Material provided:
───
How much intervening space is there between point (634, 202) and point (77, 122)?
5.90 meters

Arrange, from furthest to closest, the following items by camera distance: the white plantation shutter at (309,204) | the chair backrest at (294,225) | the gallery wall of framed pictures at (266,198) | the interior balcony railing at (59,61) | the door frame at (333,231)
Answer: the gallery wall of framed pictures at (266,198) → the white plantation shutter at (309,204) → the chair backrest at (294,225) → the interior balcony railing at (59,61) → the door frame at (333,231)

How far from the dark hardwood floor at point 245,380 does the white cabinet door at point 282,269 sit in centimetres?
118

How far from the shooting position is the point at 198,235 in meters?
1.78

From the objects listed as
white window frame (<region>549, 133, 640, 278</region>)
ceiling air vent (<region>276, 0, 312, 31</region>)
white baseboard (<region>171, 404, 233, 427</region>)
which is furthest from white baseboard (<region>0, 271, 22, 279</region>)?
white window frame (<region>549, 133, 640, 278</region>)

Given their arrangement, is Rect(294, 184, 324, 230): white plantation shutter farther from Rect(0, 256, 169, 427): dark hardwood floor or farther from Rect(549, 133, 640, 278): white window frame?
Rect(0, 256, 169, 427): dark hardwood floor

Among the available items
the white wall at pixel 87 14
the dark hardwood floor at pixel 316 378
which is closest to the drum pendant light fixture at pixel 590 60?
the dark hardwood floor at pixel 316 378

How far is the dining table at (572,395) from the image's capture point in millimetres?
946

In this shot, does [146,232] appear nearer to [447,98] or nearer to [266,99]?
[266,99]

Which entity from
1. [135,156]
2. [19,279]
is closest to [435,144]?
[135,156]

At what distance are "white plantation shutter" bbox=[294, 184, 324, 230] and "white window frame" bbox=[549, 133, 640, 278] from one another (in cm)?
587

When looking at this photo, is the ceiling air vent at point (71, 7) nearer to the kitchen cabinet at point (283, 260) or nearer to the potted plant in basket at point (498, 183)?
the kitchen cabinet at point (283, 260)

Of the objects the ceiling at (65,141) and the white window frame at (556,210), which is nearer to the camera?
───
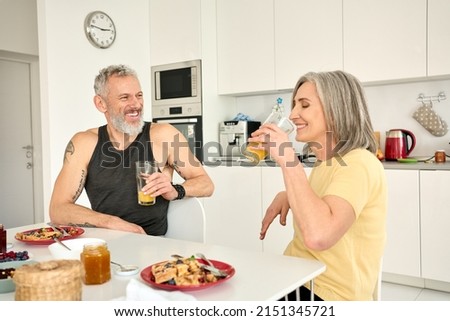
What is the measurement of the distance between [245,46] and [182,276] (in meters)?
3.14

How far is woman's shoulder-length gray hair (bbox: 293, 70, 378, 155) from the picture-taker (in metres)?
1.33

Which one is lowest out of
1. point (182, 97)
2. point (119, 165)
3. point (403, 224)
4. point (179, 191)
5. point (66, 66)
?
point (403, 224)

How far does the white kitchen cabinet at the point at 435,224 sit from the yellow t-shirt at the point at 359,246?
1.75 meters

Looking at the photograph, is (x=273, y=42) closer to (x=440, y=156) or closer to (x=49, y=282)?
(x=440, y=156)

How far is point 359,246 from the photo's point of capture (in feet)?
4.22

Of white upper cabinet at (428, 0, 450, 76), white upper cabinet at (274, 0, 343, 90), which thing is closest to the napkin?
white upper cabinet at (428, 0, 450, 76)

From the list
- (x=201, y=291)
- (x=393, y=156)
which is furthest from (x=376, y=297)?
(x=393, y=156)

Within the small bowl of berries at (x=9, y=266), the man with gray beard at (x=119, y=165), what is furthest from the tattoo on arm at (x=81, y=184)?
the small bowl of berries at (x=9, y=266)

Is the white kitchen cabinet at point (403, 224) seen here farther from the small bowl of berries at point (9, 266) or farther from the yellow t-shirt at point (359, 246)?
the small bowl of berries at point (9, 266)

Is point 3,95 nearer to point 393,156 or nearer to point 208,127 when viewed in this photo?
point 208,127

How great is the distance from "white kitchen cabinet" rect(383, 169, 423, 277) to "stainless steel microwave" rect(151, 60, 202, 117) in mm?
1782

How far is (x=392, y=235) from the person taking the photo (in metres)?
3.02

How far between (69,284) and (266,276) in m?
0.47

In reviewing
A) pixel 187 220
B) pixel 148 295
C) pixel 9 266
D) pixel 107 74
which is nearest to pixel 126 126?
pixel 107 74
───
Exercise aim: From the items above, copy each line containing the word "shutter".

Correct output:
Arrange, from furthest to closest, the following items by camera distance: the white plantation shutter at (309,204) | the chair backrest at (294,225) | the gallery wall of framed pictures at (266,198) | the interior balcony railing at (59,61) | the door frame at (333,231)
Answer: the gallery wall of framed pictures at (266,198) → the white plantation shutter at (309,204) → the chair backrest at (294,225) → the interior balcony railing at (59,61) → the door frame at (333,231)
Given their arrangement, is Rect(294, 184, 324, 230): white plantation shutter farther from Rect(0, 256, 169, 427): dark hardwood floor or farther from Rect(549, 133, 640, 278): white window frame?
At what distance are "white plantation shutter" bbox=[294, 184, 324, 230] and "white window frame" bbox=[549, 133, 640, 278] from one another (in cm)?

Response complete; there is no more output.